You will find very few Oregonians who have heard of section 179 expensing. It is literally buried in section 179 of the IRS tax code.
But if the 2011 Legislature ends up being what many of us have predicted – the most important and courageous legislative assembly in many decades – folks should remember section 179 expensing.
Why do we care?
Because today, in passing a minority report that connected Oregon’s tax code with the federal tax code, 41 out of 60 members of the Oregon House made a statement that this legislature will be different. The majority report that came out of the House Revenue Committee connected Oregon to most of the federal tax code but left out two tax incentives to stimulate private sector job growth: section 179 expensing and bonus depreciation.
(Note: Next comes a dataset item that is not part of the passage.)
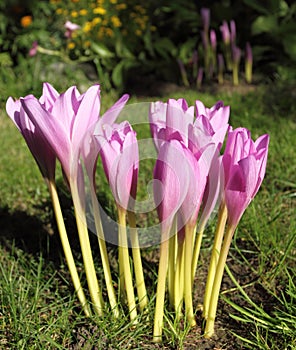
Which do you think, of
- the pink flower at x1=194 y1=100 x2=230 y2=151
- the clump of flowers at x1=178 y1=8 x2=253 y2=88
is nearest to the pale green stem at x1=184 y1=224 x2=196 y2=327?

Conventional wisdom in Salem is that minority reports never pass and they certainly never become law. Well, this minority report is on its way to the Senate where a vote will happen today and then Governor Kitzhaber stands ready to sign the bill in its current form, fully connecting Oregon to the federal tax code as of January 1, 2011.
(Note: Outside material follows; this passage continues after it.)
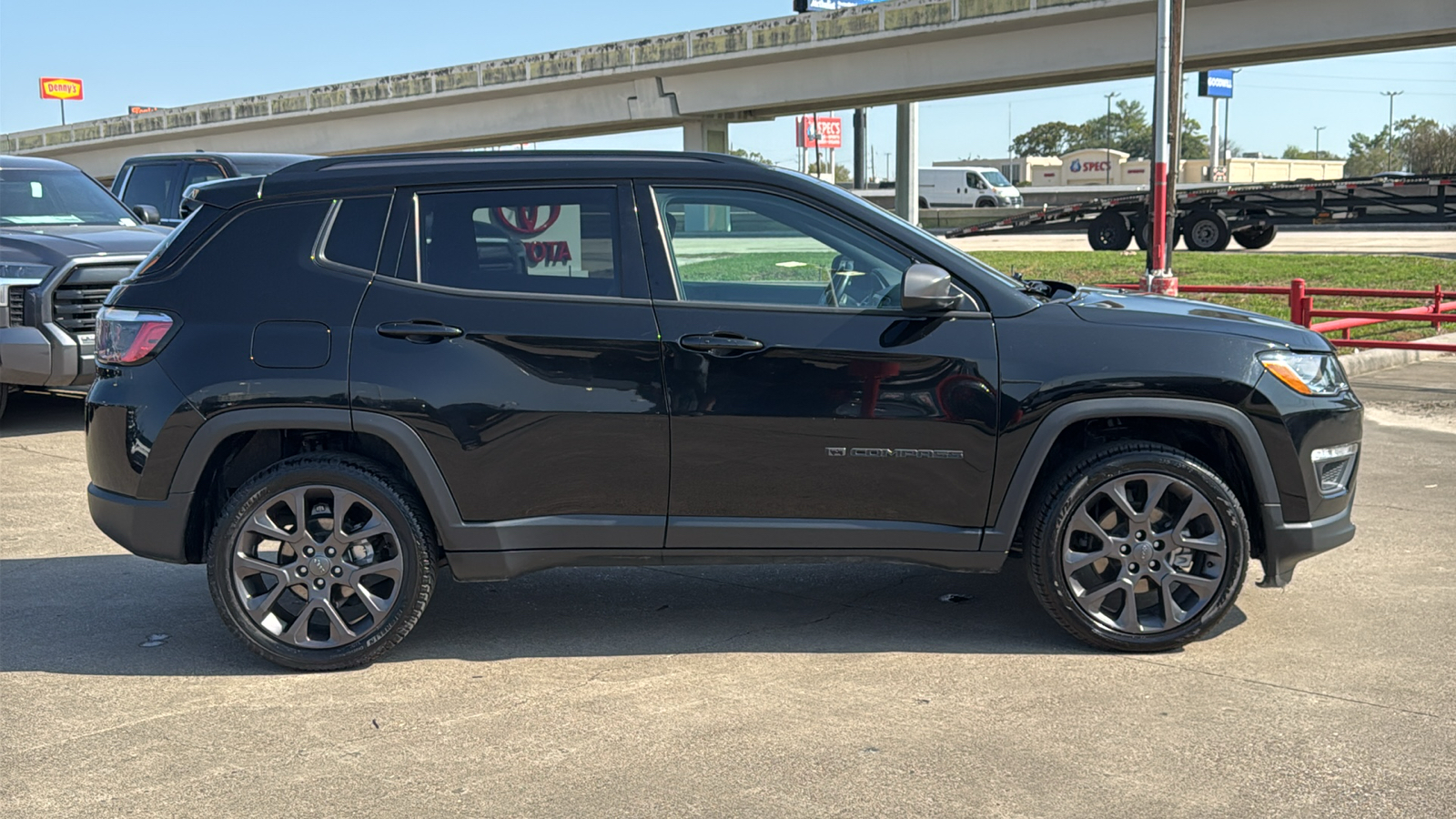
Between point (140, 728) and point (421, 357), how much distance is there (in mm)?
1492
If we are going to reset Oregon’s budget, the old rules of political engagement will not do. It will not be easy for legislators to vote to stop our overspending on corrections; it will not be easy to craft a balanced stability package that can both pass with super-majorities in the legislature and pass at the ballot box; and, it is not normal for a governor to sign the first important bill of a legislative session which comes in the form of a minority report. In fact, it has never happened.
This could be harbinger of big things to come. As we watch the discord in Wisconsin and the budgetary standoff in the nation’s capitol, we see that setting the right tone matters. Yesterday’s progress occurred because Democrats joined with Republicans. Tomorrow, or some day soon, perhaps we’ll see Republicans join with Democrats. Whatever the combination, we are encouraged by the new tone that emerged yesterday in Salem and we look forward to continuing our work with legislators to tackle the big challenges before us.
They can have their Wisconsin cheddar….we’ll take Tillamook cheese and a new tone in Salem.